→ 任务要求
1. 阅读摘录中,关于竞争探针加多后条带变浓的问题,答复建议用什么来做对比?
2. 请改写阅读摘录中从“问:您好,我想请问一下,为什么竞争探针越加多,条带越浓,比没加竞争的都浓? 小云 2022-11-09”一直到“析并妥善处理您的问题,谢谢!”的全部内容,并将其中的“发光液”替换为“化学发光底物”。

→ 阅读摘录
↓
问:您好,我想请问一下,为什么竞争探针越加多,条带越浓,比没加竞争的都浓? 小云 2022-11-09 08:38:48
碧云爱答说: 2022-11-09 09:14:44
突变探针可能不工作,建议使用不同的突变探针对比。条带比没加竞争的都浓,这个不清楚具体原因
问:您好,我想问一下当我孵完发光液去显影后那张膜可以保存吗?具体怎么保存?下次是直接孵发光液去显影就可以了还是说要重新孵封闭液,然后洗涤,再平衡?? 小云 2020-06-16 11:58:43
碧云爱答说: 2020-06-16 13:48:14
老师这边要保存多久?保存后显色液后续要重新再加的。不建议保存太长时间,效果不能保证。
问:你好,我最近用这个试剂盒做了几次EMSA,条带似乎呈弥散状,而且背景很深,类似下面图片的样子,请问什么原因导致?有什么解决办法?期待回复,谢谢 小云 2019-06-08 22:21:47
碧云爱答说: 2019-06-14 10:15:52
老师可以把您详细的操作步骤以及检测结果发送至我们的技术邮箱info@beyotime.com,以便我们分析并妥善处理您的问题,谢谢!
↑
→ 列表摘录
↓
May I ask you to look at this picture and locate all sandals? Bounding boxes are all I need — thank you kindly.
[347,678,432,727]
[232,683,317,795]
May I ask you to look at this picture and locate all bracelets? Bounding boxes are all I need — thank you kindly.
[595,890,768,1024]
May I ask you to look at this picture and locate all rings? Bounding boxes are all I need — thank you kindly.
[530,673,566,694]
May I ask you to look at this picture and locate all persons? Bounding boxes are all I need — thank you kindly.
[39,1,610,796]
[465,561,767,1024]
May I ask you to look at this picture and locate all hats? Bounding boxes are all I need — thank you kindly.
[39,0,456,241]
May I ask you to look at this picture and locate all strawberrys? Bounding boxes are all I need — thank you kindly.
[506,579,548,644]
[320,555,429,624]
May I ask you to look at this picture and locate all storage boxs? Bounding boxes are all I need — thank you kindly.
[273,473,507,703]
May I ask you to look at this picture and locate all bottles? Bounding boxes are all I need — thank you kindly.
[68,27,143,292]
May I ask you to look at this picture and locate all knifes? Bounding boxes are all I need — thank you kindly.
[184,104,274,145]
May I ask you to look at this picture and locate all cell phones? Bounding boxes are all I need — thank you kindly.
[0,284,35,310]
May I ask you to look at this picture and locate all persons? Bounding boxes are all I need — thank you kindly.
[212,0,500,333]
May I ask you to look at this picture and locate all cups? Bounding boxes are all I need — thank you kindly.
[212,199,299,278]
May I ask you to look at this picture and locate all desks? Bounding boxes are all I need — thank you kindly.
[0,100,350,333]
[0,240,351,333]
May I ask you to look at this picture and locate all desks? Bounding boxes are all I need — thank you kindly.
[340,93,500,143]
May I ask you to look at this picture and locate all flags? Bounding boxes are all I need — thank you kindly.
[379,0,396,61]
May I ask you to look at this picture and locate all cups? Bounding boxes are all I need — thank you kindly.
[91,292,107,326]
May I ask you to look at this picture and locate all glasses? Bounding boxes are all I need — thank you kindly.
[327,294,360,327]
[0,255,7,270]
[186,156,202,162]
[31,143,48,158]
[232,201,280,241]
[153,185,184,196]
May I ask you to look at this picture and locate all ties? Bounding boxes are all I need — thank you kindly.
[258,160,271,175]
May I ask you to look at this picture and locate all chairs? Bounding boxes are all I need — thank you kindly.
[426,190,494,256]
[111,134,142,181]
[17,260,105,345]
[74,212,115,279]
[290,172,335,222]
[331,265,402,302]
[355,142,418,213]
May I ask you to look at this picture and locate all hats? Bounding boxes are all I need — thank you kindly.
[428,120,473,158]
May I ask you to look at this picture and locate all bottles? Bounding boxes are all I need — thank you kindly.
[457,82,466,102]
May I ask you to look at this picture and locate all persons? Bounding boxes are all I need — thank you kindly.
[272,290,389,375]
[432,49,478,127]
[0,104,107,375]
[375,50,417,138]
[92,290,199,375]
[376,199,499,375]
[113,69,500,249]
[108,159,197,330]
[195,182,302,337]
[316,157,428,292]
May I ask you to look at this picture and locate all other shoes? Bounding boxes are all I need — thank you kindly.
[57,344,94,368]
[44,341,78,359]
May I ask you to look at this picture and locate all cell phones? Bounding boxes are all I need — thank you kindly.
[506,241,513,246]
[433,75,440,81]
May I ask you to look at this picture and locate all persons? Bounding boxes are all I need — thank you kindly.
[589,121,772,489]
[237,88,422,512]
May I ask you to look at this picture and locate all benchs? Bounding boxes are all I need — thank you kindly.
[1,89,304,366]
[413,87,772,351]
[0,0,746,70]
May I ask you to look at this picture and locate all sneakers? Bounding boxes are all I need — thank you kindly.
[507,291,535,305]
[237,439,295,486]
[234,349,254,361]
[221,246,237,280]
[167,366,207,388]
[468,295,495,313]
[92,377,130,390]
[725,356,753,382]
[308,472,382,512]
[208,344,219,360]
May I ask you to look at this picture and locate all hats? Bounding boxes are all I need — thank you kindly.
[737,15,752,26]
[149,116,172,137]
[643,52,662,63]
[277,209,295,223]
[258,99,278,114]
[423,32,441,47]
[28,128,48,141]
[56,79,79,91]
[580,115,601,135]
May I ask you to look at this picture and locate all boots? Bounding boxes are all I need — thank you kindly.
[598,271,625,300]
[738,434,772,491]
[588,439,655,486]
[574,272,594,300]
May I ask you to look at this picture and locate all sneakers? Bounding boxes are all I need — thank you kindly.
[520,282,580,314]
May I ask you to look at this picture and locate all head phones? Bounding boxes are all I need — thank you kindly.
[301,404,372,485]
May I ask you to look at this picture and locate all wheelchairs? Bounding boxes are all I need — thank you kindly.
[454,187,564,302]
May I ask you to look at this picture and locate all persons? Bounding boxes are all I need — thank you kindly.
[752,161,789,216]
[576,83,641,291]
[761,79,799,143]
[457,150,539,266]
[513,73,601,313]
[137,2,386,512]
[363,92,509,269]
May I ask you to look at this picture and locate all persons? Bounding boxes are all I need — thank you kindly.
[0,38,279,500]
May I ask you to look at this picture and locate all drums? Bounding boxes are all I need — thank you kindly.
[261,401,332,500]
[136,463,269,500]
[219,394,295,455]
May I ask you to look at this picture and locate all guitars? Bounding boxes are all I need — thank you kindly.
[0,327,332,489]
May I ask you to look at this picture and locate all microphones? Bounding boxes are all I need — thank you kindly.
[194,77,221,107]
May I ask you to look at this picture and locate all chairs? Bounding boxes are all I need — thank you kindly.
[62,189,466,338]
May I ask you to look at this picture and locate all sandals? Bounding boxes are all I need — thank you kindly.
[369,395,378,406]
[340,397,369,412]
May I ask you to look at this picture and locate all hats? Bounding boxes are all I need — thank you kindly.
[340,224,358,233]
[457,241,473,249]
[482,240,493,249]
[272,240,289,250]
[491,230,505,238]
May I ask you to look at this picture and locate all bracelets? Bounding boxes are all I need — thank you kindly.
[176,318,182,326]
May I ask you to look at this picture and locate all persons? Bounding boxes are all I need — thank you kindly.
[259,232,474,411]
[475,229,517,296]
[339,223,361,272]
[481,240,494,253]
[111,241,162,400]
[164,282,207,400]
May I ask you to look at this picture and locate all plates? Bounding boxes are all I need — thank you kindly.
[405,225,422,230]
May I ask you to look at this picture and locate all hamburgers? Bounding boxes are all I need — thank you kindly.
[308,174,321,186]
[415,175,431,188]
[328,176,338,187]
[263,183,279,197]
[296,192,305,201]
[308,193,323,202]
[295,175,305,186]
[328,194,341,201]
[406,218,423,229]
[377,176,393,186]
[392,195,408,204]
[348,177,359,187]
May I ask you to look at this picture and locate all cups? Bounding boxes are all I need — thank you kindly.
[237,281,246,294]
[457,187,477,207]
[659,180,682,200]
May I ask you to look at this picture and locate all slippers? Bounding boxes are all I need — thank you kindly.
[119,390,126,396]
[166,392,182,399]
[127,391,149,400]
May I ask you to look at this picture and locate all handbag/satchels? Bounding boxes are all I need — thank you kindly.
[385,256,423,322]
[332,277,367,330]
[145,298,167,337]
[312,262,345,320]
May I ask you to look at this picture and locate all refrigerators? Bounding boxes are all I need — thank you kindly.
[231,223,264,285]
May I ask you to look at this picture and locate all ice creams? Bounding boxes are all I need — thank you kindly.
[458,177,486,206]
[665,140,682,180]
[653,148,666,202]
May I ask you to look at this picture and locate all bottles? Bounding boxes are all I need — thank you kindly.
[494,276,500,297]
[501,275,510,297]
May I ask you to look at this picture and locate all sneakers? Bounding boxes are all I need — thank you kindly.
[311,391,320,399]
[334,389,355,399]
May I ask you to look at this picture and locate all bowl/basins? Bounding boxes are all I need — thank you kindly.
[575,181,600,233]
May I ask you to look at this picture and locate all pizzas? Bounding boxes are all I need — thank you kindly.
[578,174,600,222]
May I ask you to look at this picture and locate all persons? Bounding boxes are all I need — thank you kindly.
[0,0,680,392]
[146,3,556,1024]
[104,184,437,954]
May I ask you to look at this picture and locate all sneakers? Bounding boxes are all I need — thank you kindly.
↑
→ 逐题解答
1. 建议使用不同的突变探针做对比。

2.
问:您好,我想请问一下,为什么竞争探针越加多,条带越浓,比没加竞争的都浓? 小云 2022-11-09 08:38:48
碧云爱答说: 2022-11-09 09:14:44
突变探针可能不工作,建议使用不同的突变探针对比。条带比没加竞争的都浓,这个不清楚具体原因
问:您好,我想问一下当我孵完化学发光底物去显影后那张膜可以保存吗?具体怎么保存?下次是直接孵化学发光底物去显影就可以了还是说要重新孵封闭液,然后洗涤,再平衡?? 小云 2020-06-16 11:58:43
碧云爱答说: 2020-06-16 13:48:14
老师这边要保存多久?保存后显色液后续要重新再加的。不建议保存太长时间,效果不能保证。
问:你好,我最近用这个试剂盒做了几次EMSA,条带似乎呈弥散状,而且背景很深,类似下面图片的样子,请问什么原因导致?有什么解决办法?期待回复,谢谢 小云 2019-06-08 22:21:47
碧云爱答说: 2019-06-14 10:15:52
老师可以把您详细的操作步骤以及检测结果发送至我们的技术邮箱info@beyotime.com,以便我们分析并妥善处理您的问题,谢谢!